== Objectives ==
1 > List every number of shares of common stock that the financial statement notes mention.
2 > From the financial statement notes, copy the passage starting with "The accompanying unaudited" and going on through "December 31, 2001.".
3 > Carry on the financial statement notes from their last sentence.

== Article ==
+++

The accompanying unaudited financial statements have been prepared in accordance
with accounting principles generally accepted in the United States of America
("GAAP") for interim financial information. They do not include all of the
information and footnotes required by GAAP for complete financial statements. In
the opinion of management, all adjustments (consisting only of normal recurring
adjustments) considered necessary for a fair presentation have been included.
The results of operations for the periods presented are not necessarily
indicative of the results to be expected for the full year. For further
information refer to the financial statements of Bongiovi Entertainment, Inc. as
of December 31, 2001.

(2)      Acquisitions

During September 2002 Interruption Television, Inc. (ITV) issued 16,000,000
shares of its common stock to the shareholders of the Bongiovi Entertainment,
Inc. (Bongiovi) in exchange for all of the issued and outstanding common shares
of Bongiovi pursuant to an Agreement and Plan of Reorganization. In addition,
ITV issued 73,411 shares of common stock for services related to the
reorganization. Concurrent with the exchange of shares, ITV changed its name to
Bongiovi Entertainment, Inc.

This acquisition of Bongiovi, the accounting acquirer, by ITV a non-operating
entity, is considered in substance a capital transaction by the issuance of
3,926,589 shares of common stock by Bongiovi for all of the issued and
outstanding common shares of ITV, and will be accounted for as a reverse
acquisition, and no goodwill or other intangible assets will be recorded. On
this basis, the historical financial statements as of and prior to the
acquisition date will represent the operations of Bongiovi.

+++

== Data ==
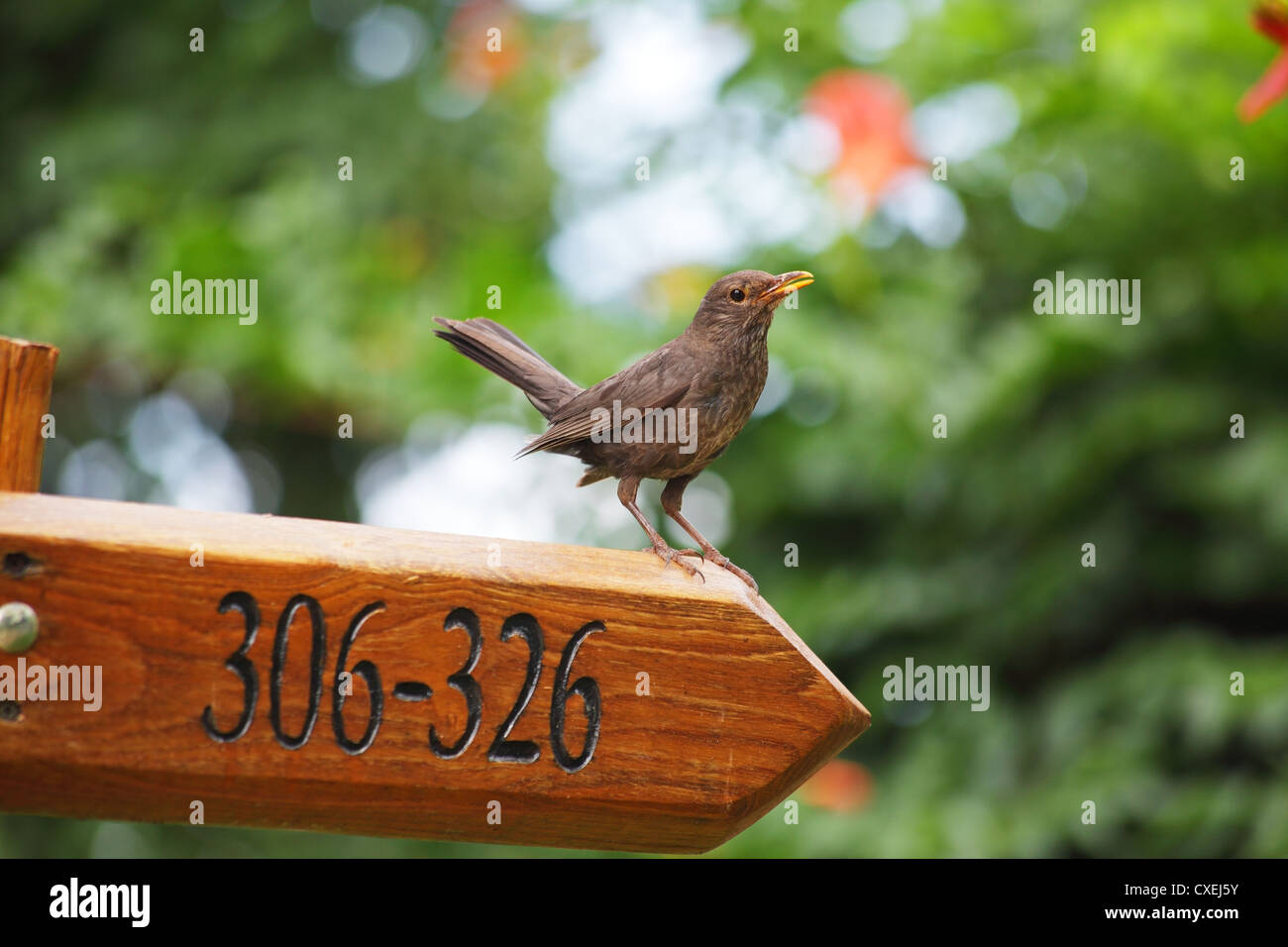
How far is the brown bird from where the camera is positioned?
68.5 inches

+++

== Responses in order ==
1 >
16,000,000
73,411
3,926,589

2 >
The accompanying unaudited financial statements have been prepared in accordance
with accounting principles generally accepted in the United States of America
("GAAP") for interim financial information. They do not include all of the
information and footnotes required by GAAP for complete financial statements. In
the opinion of management, all adjustments (consisting only of normal recurring
adjustments) considered necessary for a fair presentation have been included.
The results of operations for the periods presented are not necessarily
indicative of the results to be expected for the full year. For further
information refer to the financial statements of Bongiovi Entertainment, Inc. as
of December 31, 2001.

3 >
(3)      Earnings Per Share

The Company calculates net income (loss) per share as required by SFAS No. 128,
"Earnings per Share." Basic earnings (loss) per share is calculated by dividing
net income (loss) by the weighted average number of common shares outstanding
for the period. Diluted earnings (loss) per share is calculated by dividing net
income (loss) by the weighted average number of common shares and dilutive
common stock equivalents outstanding. During the periods presented common stock
equivalents were not considered, as their effect would be anti dilutive.

(4)      Related Parties

Through September 2002 shareholders of the Company advanced the Company an
aggregate of $266,825. These advances bear interest at 6% per annum and are due
on demand.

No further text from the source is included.